私はレズビアンではなくバイセクシュアルです。
頭を抱えてしまいました。

 家庭内でのこの行動は
 何とも言い難い部分がありますが
 当事者のセクシュアリティに関して
 きちんと理解し、本人に許可を取った上でなら
 もっと良い方向へ行けたのかもしれないですね。

 以上がアウティングの事例となります。
 参照元はコチラ

 そして事例とは別に数年前
 アウティングに関する悲惨な事件も
 国内で起こっているんです。

一橋大学アウティング事件

2015年4月に一橋大学法科大学院において
同性愛の恋愛感情を告白した相手による
暴露(アウティング)をきっかけとして
ゲイの学生が投身自殺したとされる事件。
翌2016年に死亡した学生の遺族が
相手側の学生と大学の責任を追及して
損害賠償を求める民事訴訟を起こして
広く報道されるようになった。
参照元:Wikipedia

 こちらの事件に関しては本当にショッキングです。
 無自覚なアウティングが他人を死に追いやる。
 これは忘れてはいけない事件の1つですね。

まとめ

 セクマイを自認している自分にとって
 こういった問題は
 決して他人事ではないように思えます。

 そしてこの「アウティング」に関して
 そもそも「アウティング」=【絶対悪】
 という認識自体もなくなるような世の中になるのが
 一番良い事だと思います。

 私の理想としては、
 打ち明けた友人から第三者へ自分のことを
 「因みにこの子ノンセクなんだ。

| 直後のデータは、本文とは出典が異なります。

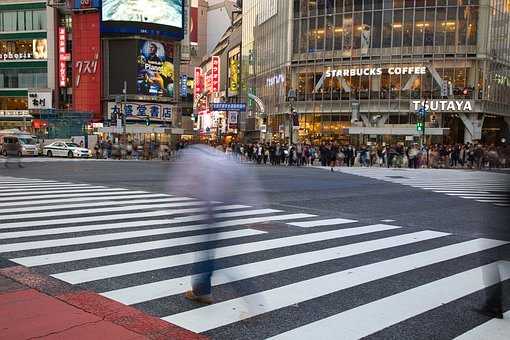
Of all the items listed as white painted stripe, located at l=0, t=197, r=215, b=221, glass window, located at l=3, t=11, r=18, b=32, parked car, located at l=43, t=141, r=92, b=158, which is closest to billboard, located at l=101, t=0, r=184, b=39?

」と言われ
 「へぇ、そうなんだ」と返される
 これが理想の流れではあります。
 正直「だからどうしたの?」ってくらいの方が
 こちらとしてもセクシュアリティで見られず
 1人間として見てくれてる
 そんな気がするんですよね。

 ただ、そんな世の中になるのは
 まだまだ先のことだと思っています。
 世の中の情報の流動の少なさ
 個人個人の偏見の払拭、知識の浅さ
 法律の改善
 等々、個人の問題から国の問題まで
 様々な規模での課題が数えきれないほどあります。

 また、こういった「アウティング」に対する意識は
 世間一般的なマジョリティの人達ほど
 慎重にならなければいけないこと
 時には人を死に追いやることという認識を
 持つべきなんだと思いました。

 「良かれと思って」は通用しない。
 自分のことを誰にいつどのように伝えるかは
 自分自身しか決められないし
 他人が判断してはいけないことなんだと
 改めて自分も思い知らされました。